In other words, the group of alleles available in the population must be very stable from generation to generation. If the distribution of genotypes in a population matches that predicted by the Hardy-Weinberg equation, then the population is said to be in Hardy-Weinberg equilibrium. If the distribution of genotypes in a population does not match that predicted by the Hardy-Weinberg equation, then the population is said to be evolving.
20. Consider the requirements for a population to be in Hardy-Weinberg equilibrium. In the natural world, are populations likely to be in Hardy-Weinberg equilibrium?

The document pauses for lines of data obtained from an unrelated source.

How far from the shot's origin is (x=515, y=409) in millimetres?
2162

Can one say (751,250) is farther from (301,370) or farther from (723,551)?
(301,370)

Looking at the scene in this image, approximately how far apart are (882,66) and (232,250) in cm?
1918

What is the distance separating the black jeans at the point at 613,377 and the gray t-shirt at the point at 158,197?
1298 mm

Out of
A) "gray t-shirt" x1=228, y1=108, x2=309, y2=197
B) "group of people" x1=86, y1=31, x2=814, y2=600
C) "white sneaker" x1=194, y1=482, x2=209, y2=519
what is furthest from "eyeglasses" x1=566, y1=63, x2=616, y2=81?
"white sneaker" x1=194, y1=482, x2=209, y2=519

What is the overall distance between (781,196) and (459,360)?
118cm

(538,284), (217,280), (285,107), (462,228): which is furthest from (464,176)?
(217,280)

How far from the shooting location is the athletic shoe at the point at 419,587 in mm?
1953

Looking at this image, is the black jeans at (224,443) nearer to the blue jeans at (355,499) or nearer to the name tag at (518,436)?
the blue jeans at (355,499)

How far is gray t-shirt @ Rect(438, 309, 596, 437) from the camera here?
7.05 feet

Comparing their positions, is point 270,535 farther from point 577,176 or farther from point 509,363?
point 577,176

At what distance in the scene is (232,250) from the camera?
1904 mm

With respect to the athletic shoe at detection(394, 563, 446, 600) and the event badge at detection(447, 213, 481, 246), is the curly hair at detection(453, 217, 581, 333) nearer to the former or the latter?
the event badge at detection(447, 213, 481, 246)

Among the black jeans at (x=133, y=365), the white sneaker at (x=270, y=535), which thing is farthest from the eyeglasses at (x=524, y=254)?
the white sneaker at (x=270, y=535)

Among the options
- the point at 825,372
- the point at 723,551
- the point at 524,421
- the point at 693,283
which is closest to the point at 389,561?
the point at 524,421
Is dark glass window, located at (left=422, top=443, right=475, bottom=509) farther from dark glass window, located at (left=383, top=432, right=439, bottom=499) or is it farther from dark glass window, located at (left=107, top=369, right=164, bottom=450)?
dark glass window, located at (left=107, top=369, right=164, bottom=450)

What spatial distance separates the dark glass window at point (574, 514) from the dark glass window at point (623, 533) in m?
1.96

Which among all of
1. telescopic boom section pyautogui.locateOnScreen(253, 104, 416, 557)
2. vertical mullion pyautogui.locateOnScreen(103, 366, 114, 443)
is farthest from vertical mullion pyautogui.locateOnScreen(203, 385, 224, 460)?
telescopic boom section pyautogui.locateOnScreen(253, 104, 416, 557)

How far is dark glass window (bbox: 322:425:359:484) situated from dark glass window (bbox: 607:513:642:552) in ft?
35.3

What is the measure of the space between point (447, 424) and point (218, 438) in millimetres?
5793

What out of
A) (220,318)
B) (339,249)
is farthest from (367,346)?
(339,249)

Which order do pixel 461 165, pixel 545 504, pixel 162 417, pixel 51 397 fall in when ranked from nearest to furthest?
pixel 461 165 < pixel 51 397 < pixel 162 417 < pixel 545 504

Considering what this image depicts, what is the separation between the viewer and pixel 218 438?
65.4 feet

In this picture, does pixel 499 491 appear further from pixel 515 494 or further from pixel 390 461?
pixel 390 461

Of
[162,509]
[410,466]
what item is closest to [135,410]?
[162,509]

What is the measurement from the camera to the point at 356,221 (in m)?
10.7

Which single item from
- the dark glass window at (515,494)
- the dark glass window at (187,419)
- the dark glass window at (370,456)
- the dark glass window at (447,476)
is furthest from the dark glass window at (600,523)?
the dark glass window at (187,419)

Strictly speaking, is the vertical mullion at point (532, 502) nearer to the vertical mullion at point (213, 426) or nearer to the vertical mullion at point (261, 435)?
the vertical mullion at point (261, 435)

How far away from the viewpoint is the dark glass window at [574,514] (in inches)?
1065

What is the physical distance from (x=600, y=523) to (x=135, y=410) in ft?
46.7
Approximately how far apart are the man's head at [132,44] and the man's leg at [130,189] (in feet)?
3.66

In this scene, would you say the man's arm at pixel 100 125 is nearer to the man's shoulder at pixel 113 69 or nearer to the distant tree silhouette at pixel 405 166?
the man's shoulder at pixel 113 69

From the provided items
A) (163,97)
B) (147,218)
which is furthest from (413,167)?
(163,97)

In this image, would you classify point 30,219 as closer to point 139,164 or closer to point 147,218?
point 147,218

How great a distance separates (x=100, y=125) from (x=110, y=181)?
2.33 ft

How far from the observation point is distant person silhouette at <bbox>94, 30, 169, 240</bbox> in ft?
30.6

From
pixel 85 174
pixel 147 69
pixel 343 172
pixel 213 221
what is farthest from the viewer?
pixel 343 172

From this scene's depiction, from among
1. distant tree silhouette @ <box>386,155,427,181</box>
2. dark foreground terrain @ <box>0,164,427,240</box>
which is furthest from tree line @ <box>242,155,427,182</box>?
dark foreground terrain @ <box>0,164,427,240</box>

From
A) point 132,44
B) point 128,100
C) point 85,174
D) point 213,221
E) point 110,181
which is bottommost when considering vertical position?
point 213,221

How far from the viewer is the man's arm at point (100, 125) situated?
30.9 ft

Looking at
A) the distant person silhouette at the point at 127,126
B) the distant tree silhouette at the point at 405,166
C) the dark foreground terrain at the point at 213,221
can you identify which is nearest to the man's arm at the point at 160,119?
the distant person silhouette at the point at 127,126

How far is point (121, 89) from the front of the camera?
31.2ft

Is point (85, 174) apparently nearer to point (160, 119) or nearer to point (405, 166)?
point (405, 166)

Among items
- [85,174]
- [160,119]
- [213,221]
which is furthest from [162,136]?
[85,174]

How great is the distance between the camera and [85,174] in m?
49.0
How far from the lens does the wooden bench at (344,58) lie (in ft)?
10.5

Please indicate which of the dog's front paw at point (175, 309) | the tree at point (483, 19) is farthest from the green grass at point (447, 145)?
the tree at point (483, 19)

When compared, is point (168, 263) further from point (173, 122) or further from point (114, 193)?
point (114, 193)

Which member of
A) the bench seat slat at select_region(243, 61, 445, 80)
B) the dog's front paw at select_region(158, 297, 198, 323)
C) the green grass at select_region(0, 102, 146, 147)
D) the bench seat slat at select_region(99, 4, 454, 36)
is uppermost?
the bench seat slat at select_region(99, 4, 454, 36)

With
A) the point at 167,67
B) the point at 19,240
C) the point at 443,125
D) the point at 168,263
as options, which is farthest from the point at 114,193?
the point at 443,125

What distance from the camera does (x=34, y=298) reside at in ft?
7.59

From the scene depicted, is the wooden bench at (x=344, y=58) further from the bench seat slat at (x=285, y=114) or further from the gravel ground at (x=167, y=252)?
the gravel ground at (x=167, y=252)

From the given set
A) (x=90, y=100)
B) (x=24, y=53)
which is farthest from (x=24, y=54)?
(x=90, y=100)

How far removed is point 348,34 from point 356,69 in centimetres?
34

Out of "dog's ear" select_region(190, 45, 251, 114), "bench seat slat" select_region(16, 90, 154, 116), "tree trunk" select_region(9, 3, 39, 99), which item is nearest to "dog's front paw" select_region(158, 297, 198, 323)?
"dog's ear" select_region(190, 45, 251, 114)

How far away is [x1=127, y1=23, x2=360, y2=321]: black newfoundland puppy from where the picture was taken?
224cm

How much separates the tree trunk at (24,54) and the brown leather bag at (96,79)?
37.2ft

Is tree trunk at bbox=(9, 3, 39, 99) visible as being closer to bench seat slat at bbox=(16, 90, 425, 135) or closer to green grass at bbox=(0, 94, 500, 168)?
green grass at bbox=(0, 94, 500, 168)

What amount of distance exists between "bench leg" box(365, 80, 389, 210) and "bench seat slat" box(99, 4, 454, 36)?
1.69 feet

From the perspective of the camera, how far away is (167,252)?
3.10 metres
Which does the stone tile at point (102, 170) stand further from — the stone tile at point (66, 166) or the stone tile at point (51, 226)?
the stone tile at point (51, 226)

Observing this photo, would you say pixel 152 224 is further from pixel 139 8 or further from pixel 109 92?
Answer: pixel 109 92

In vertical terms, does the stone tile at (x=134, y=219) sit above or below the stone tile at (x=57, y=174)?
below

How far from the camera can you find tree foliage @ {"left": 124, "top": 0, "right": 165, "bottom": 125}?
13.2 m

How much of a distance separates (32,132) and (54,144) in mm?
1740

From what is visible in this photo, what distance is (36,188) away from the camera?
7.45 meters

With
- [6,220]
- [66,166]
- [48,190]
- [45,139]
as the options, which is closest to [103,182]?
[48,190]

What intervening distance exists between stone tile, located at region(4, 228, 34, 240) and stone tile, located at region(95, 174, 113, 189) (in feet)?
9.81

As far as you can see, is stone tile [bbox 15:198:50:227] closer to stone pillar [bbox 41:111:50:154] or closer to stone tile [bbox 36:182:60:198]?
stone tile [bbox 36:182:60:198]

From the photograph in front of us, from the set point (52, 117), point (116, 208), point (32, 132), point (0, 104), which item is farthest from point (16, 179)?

Justify your reasoning.
21. Sickle-cell anemia is a genetic disease. The Sickle-cell allele is recessive, but individuals with the homozygous recessive genotype (ss) often die prematurely due to the disease. This affects approximately 9% of the population in Africa. Use the Hardy-Weinberg equations to calculate the following:
a. The frequency of the recessive allele in the population (q).
b. The frequency of the dominant allele in the population (p).
c. The frequency of homozygous dominant individuals in the African population.
d. The frequency of heterozygous individuals in the African population.
e. Based on this analysis, is the African population in Hardy-Weinberg equilibrium? Justify your answer.
22. Individuals with the heterozygous genotype (Ss) for Sickle-cell exhibit resistance to Malaria, a serious disease spread by mosquitoes in Africa and other tropical regions.
a. Discuss with your group how this might affect the frequency of the recessive allele in the African population. Summarize your group’s conclusions here.
b. How might this trait affect the values calculated in Question 21 and the population’s tendency toward Hardy-Weinberg equilibrium?
23. Consider the beetle population in Model 2. Imagine a change occurred in the beetle’s ecosystem that made it easier for predators to spot the white beetles and six of the white beetles were lost. Predict the genotype frequency in the population after this event.
24. Compare your answers to Question 22 with those of Question 16. How do your answers support the conclusion that the population is not in Hardy-Weinberg equilibrium?
The Hardy-Weinberg Equation 7 Extension Questions
25. The ability to taste PTC is due to a single dominant allele “T.” You sampled 215 individuals and determined that 150 could detect the bitter taste of PTC and 65 could not. Calculate the following frequencies.
a. The frequency of the recessive allele.
b. The frequency of the dominant allele.
c. The frequency of the heterozygous individuals.
26. Sixty flowering plants are planted in a flowerbed. Forty of the plants are red-flowering homozygous dominant. Twenty of the plants are white-flowering homozygous recessive. The plants naturally pollinate and reseed themselves for several years. In a subsequent year, 178 red-flowered plants, 190 pink-flowered plants, and 52 white-flowered plants are found in the flowerbed. Use a chi-square analysis to determine if the population is in Hardy-Weinberg equilibrium.